That is the cluster satisfies the null hypothesis of the COTAN
model:
the genes expression is not dependent on the cell in consideration.
There are two functions involved into obtaining a proper clusterization:
the first is cellsUniformClustering
that uses standard tools clusterization
methods, but then discards and re-clusters any non-uniform cluster.
Please note that the most important parameters for the users are the
GDIThreshold
s inside the Uniform Transcript checkers: they define how
strict is the check.
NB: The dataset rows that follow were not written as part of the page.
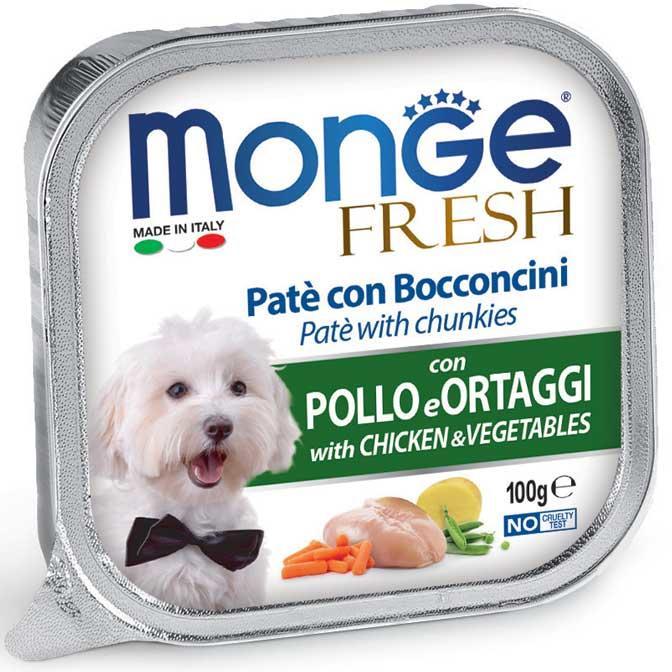 Cane - Pollo & Verdure Fresh Monge 100 gr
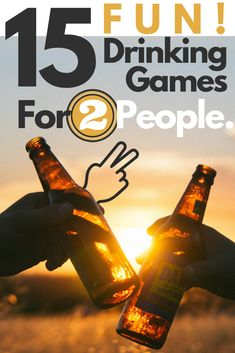 These 15 drinking games for 2 players are super fun, and offer a variety of options. Sometimes, you just want to play drinking games. Either with a friend or as a couple. These drinking games for 2 people will make for a great night in! Two People Drinking Games, Two Player Drinking Games, Friends Drinking Game, Drinking Games For Couples, Easy Drinking Games, Games For Two People, Drinking Games For Parties, Drunk Games, Beer Games
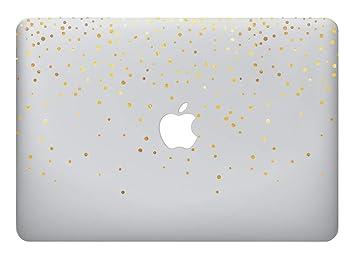 Amazon.com: Carcasa de plástico duro para Apple MacBook 12 ...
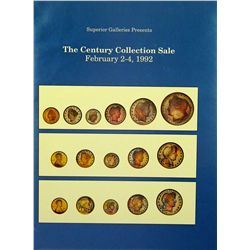 HARDCOVER CENTURY COLLECTION SALE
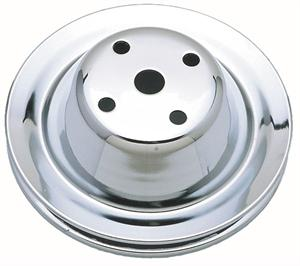 PULLEY, SMALL BLOCK LONG WATER PUMP FAN 1 GROOVE-CHROME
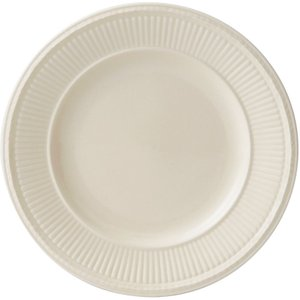 Wedgwood Edme Side Plate 18cm 032675150742 Crockery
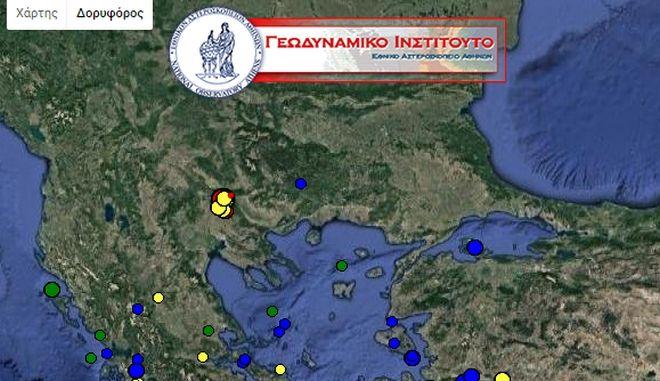 Σεισμός 4,7 Ρίχτερ βόρεια του Κιλκίς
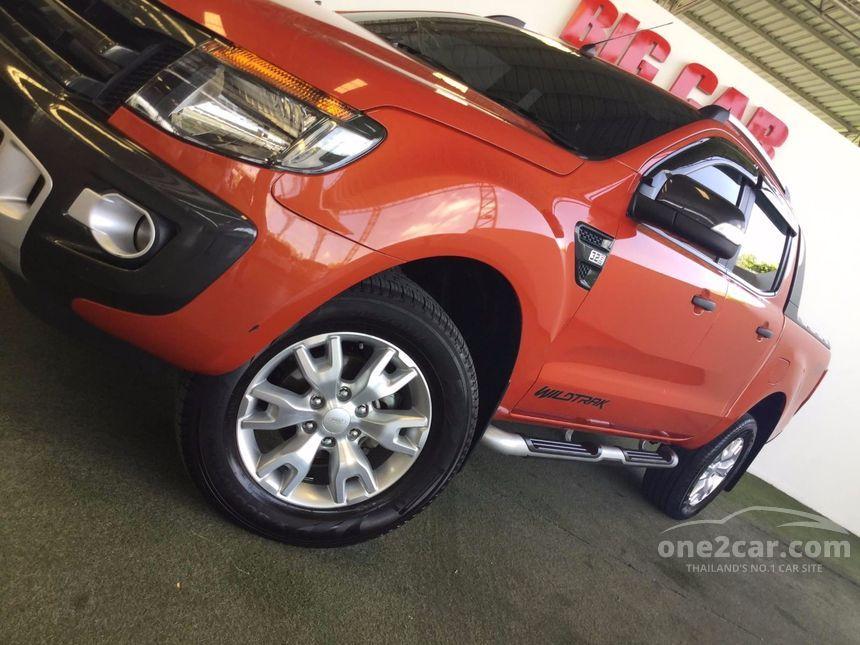 2012 Ford Ranger WildTrak Pickup
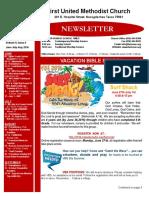 Newsletter for Jun-Jul-Aug 2016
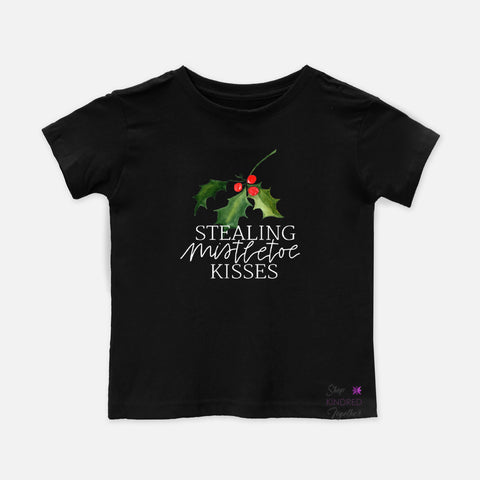 Stealing Mistletoe Kisses Toddler Tee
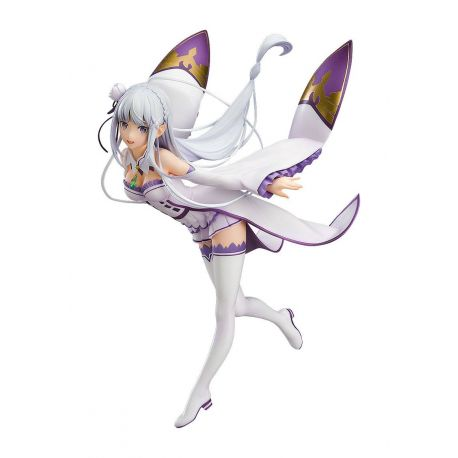 Re:ZERO -Starting Life in Another World- statuette 1/7 Emilia Good Smile Company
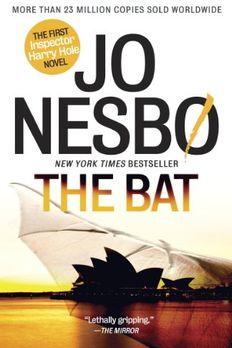 The Bat book cover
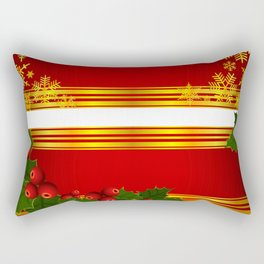 Christmas holly decoration Rectangular Pillow
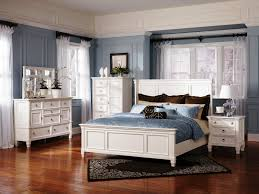 White And Oak Bedroom Furniture Sets Bedroom Furniture For Teenage Guys Descargas Mundiales Com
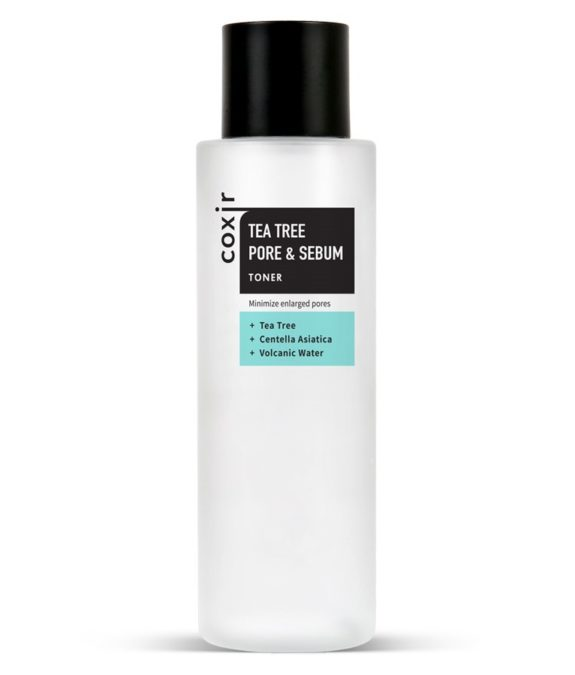Coxir Tea Tree Pore & Sebum Toner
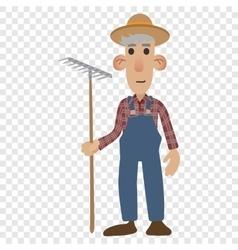 Farmer cartoon icon vector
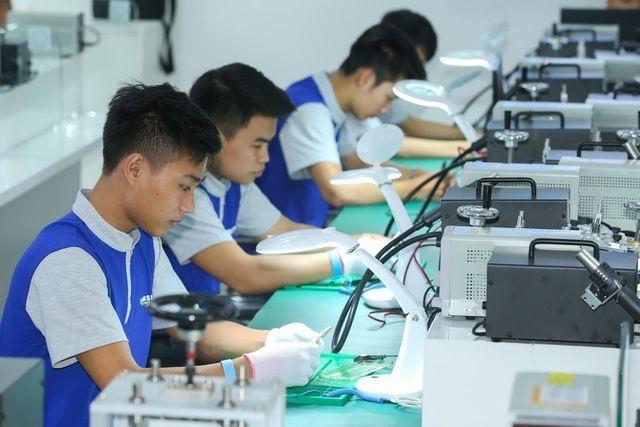 Tuyển sinh hơn 1 triệu người tham gia giáo dục nghề nghiệp - 1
Default constructed advance check gives a pretty strong
guarantee of uniformity for the cluster.
# This code is a little too computationally heavy to be used in an example
# So we stored the result and we can load it in the next section
# default constructed checker is OK
advChecker <- new("AdvancedGDIUniformityCheck")
c(splitClusters, splitCoexDF) %<-%
cellsUniformClustering(obj, initialResolution = 0.8, checker = advChecker,
optimizeForSpeed = TRUE, deviceStr = "cuda",
cores = 6L, saveObj = TRUE, outDir = outDir)
obj <- addClusterization(obj, clName = "split",
clusters = splitClusters, coexDF = splitCoexDF)
table(splitClusters)
In the case one already has an existing clusterization, it is possible to
calculate the DEA data.frame
and add it to the COTAN
object.
data("vignette.split.clusters", package = "COTAN")
splitClusters <- vignette.split.clusters[getCells(obj)]
splitCoexDF <- DEAOnClusters(obj, clusters = splitClusters)
#> Differential Expression Analysis - START
#> **************
#> Differential Expression Analysis - DONE
obj <- addClusterization(obj, clName = "split", clusters = splitClusters,
coexDF = splitCoexDF, override = FALSE)
It is possible to have some statistics about the clusterization
c(summaryData, summaryPlot) %<-%
clustersSummaryPlot(obj, clName = "split", plotTitle = "split summary")
summaryData
#> split NoCond CellNumber CellPercentage MeanUDE MedianUDE ExpGenes25 ExpGenes
#> 1 -1 NoCond 71 8.3 0.92 0.86 1449 10173
#> 2 01 NoCond 237 27.8 0.80 0.76 1201 11274
#> 3 02 NoCond 168 19.7 1.46 1.39 2223 11578
#> 4 03 NoCond 28 3.3 1.40 1.38 2104 8851
#> 5 04 NoCond 36 4.2 1.13 1.09 1709 9113
#> 6 05 NoCond 32 3.8 1.66 1.61 2412 9597
#> 7 06 NoCond 20 2.3 0.99 0.90 1452 7996
#> 8 07 NoCond 41 4.8 1.09 0.97 1614 9822
#> 9 08 NoCond 40 4.7 0.61 0.58 840 8012
#> 10 09 NoCond 25 2.9 0.73 0.67 1105 7409
#> 11 10 NoCond 22 2.6 1.38 1.29 2338 8930
#> 12 11 NoCond 49 5.8 0.59 0.55 832 8606
#> 13 12 NoCond 38 4.5 0.44 0.43 490 7845
#> 14 13 NoCond 45 5.3 0.76 0.74 1121 9122
The ExpGenes
column contains the number of genes that are expressed in any
cell of the relevant cluster, while the ExpGenes25
column contains the number of genes expressed in at the least 25% of the cells of the relevant cluster
plot(summaryPlot)
It is possible to visualize how relevant are the marker genes’ lists
with
respect to the given clusterization
c(splitHeatmap, scoreDF, pValueDF) %<-%
clustersMarkersHeatmapPlot(obj, groupMarkers = layersGenes,
clName = "split", kCuts = 5L,
adjustmentMethod = "holm")
draw(splitHeatmap)
Since the algorithm that creates the clusters is not directly geared to achieve cluster uniformity, there might be some clusters that can be merged back together and still be uniform.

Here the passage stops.